No Bayes?

310 views
Skip to first unread message

marc perkel

unread,
Dec 14, 2015, 1:55:01 PM12/14/15
to rspamd
I'm new to rsyncd - I'm getting this.

rspamd_mmaped_file_open: cannot stat file /var/lib/rspamd/bayes.spam, error No such file or directory, 2

Also - different topic. Ever think of using redis to stare bayes?

Andrew Lewis

unread,
Dec 14, 2015, 2:12:22 PM12/14/15
to rsp...@googlegroups.com
Hi Marc,

> I'm new to rsyncd - I'm getting this.
> rspamd_mmaped_file_open: cannot stat file /var/lib/rspamd/bayes.spam, error
> No such file or directory, 2

That's expected - the files will be created on training. You could use
the stock statistics as a starting point:
https://rspamd.com/doc/quickstart.html#pre-built-statistics

> Also - different topic. Ever think of using redis to stare bayes?

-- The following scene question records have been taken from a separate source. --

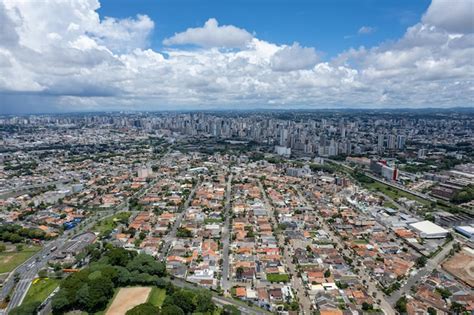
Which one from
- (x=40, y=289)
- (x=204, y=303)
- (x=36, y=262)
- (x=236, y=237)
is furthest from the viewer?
(x=236, y=237)

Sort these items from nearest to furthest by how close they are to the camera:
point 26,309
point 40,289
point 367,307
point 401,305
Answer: point 26,309 → point 401,305 → point 367,307 → point 40,289

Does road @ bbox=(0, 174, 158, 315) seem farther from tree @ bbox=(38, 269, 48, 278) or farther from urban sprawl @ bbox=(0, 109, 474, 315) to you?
tree @ bbox=(38, 269, 48, 278)

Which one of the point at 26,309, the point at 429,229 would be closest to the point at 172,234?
the point at 26,309

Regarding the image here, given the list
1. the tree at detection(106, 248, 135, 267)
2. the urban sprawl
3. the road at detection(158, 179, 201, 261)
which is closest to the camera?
the urban sprawl

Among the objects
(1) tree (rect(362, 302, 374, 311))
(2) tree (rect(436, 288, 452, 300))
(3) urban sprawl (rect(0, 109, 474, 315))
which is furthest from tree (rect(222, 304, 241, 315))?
(2) tree (rect(436, 288, 452, 300))

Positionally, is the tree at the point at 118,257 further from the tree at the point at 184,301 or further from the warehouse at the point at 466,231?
the warehouse at the point at 466,231

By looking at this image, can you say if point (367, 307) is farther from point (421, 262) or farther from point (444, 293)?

It was considered but seems unlikely to be worked on. Current
statistics implementation supports multiple backends but probably
doesn't lend itself particularly well towards using simple KV storage.

Best,
-AL.

Vsevolod Stakhov

unread,
Dec 14, 2015, 3:44:26 PM12/14/15
to marc perkel, rspamd
On 14/12/2015 18:55, marc perkel wrote:
> I'm new to rsyncd - I'm getting this.
>
> rspamd_mmaped_file_open: cannot stat file /var/lib/rspamd/bayes.spam,
> error No such file or directory, 2

That shouldn't happen with the default configuration on 1.0+

> Also - different topic. Ever think of using redis to stare bayes?

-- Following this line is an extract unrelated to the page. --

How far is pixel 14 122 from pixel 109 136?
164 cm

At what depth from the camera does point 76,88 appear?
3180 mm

Well, there was a project of making redis backend for rspamd, however, I
couldn't find any *reasonable* answer to the following question: "Why do
you need redis backend counting that you can just learn all sqlite
backends on all servers all together?" That's simple, reliable and
scalable. Rspamd has also relearn protection so faulted servers should
not be an issue as well.

--
Vsevolod Stakhov

Marc Perkel

unread,
Dec 14, 2015, 4:25:13 PM12/14/15
to Vsevolod Stakhov, rspamd

On 12/14/15 12:44, Vsevolod Stakhov wrote:
> On 14/12/2015 18:55, marc perkel wrote:
>> I'm new to rsyncd - I'm getting this.
>>
>> rspamd_mmaped_file_open: cannot stat file /var/lib/rspamd/bayes.spam,
>> error No such file or directory, 2
> That shouldn't happen with the default configuration on 1.0+

Current Centos version < 1.0

>
>> Also - different topic. Ever think of using redis to stare bayes?
> Well, there was a project of making redis backend for rspamd, however, I
> couldn't find any *reasonable* answer to the following question: "Why do
> you need redis backend counting that you can just learn all sqlite
> backends on all servers all together?" That's simple, reliable and
> scalable. Rspamd has also relearn protection so faulted servers should
> not be an issue as well.
>

Not sure I understand how many sqlite servers learn together?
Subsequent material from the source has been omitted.